- Data extracts
══════════════════════════════
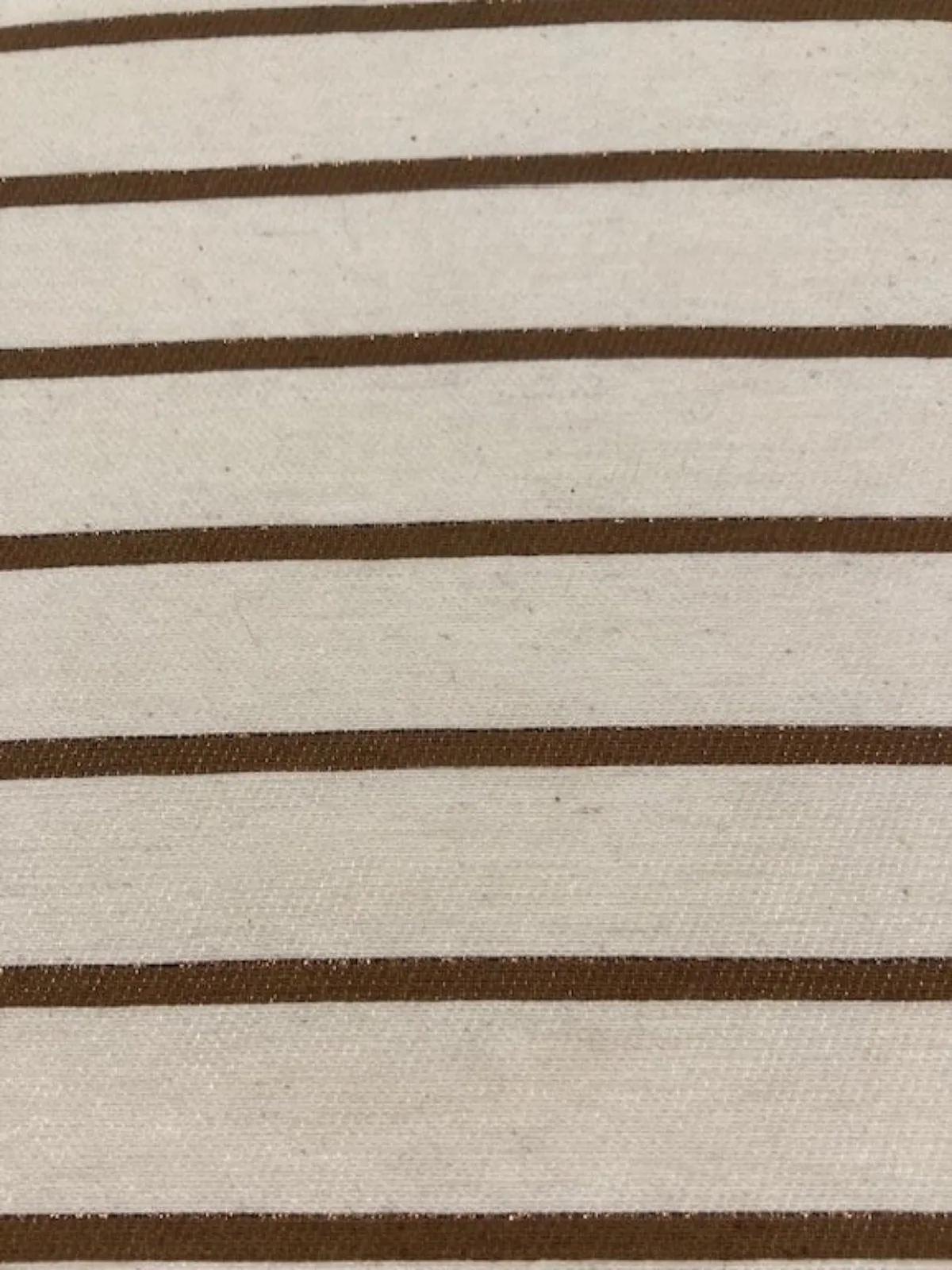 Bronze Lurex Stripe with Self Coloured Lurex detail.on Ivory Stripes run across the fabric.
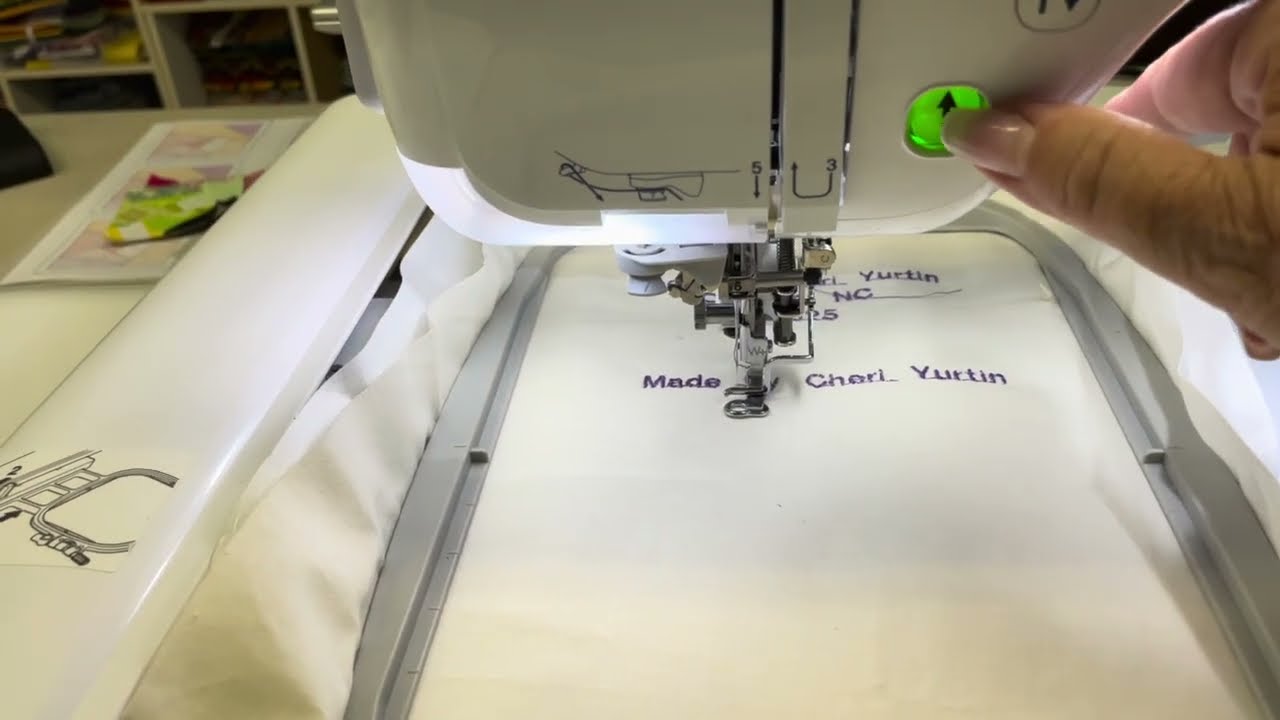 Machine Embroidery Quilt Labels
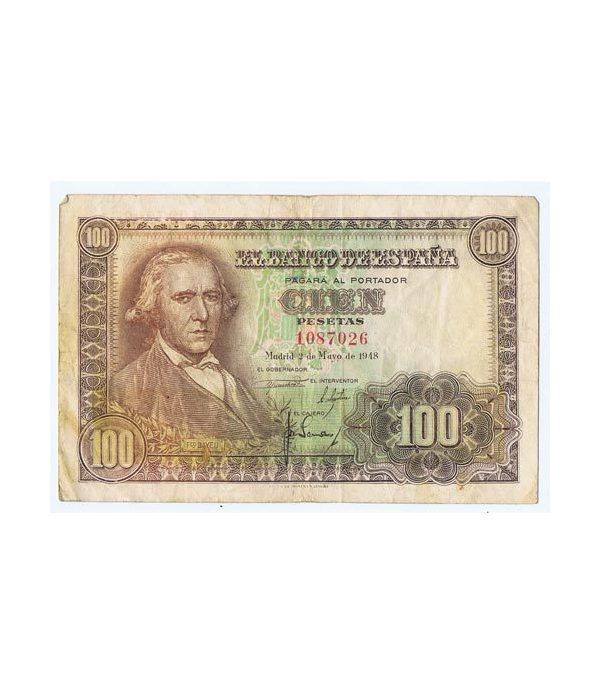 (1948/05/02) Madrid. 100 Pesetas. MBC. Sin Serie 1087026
══════════════════════════════
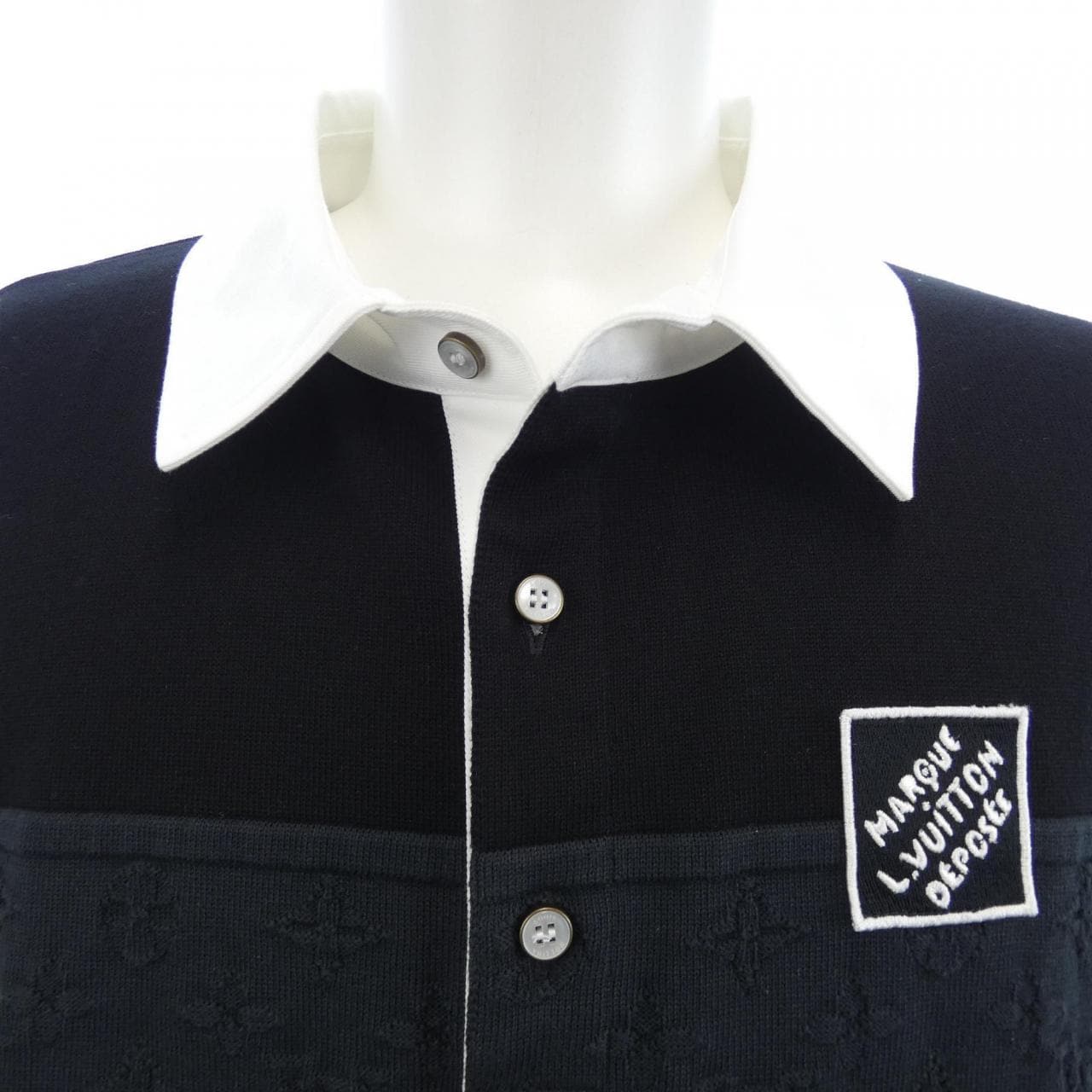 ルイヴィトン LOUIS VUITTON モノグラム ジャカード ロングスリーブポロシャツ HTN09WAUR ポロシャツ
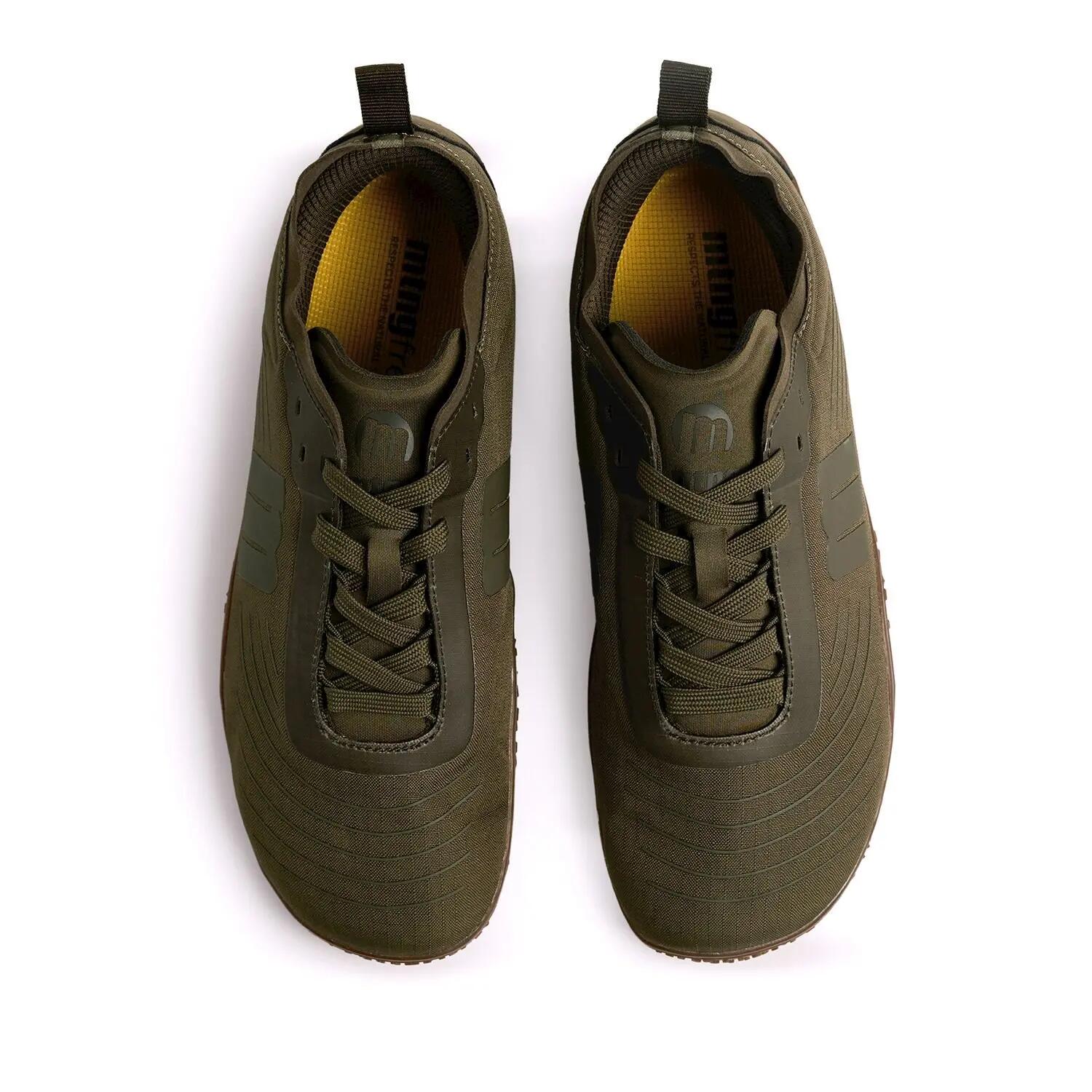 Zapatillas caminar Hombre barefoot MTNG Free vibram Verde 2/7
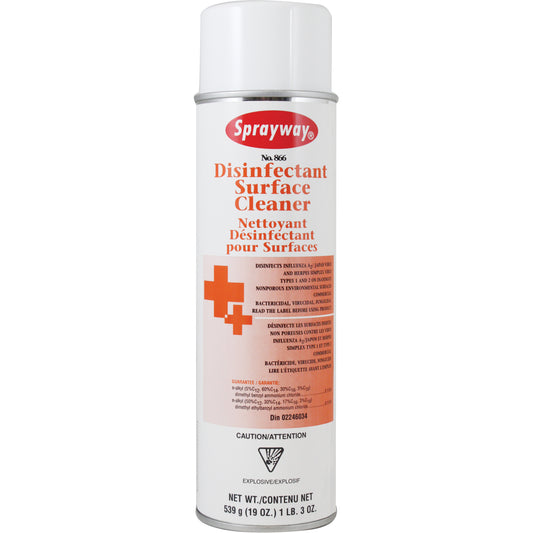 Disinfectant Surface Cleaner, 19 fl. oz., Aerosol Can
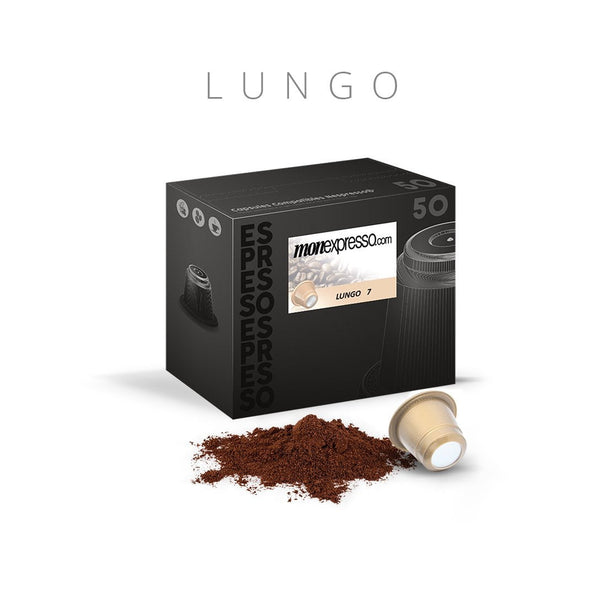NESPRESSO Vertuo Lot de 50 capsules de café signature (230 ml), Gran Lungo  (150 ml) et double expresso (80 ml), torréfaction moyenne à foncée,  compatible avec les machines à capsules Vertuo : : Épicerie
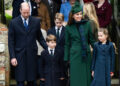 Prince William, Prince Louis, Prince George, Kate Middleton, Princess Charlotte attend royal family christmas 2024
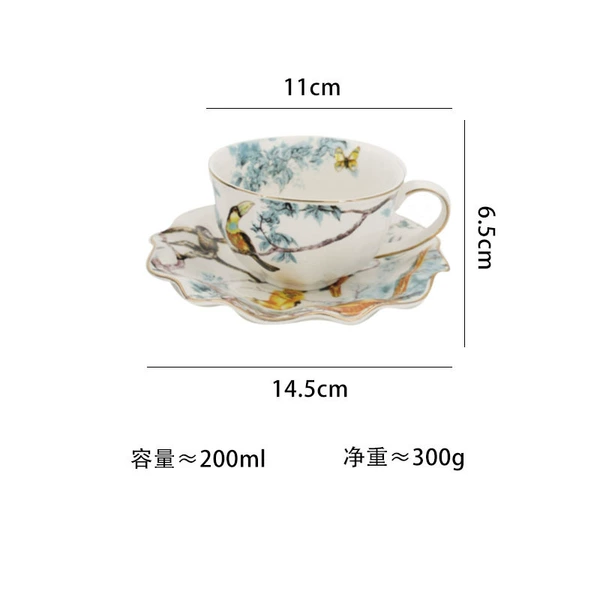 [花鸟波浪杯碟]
══════════════════════════════
- Work instruction
Leaving all pictures out, output exactly the lines of the material above from the line with "Bronze Lurex Stripe" to the line with "(1948/05/02) Madrid. 100", both included.

- Answer for this exercise
 Bronze Lurex Stripe with Self Coloured Lurex detail.on Ivory Stripes run across the fabric.
 Machine Embroidery Quilt Labels
 (1948/05/02) Madrid. 100 Pesetas. MBC. Sin Serie 1087026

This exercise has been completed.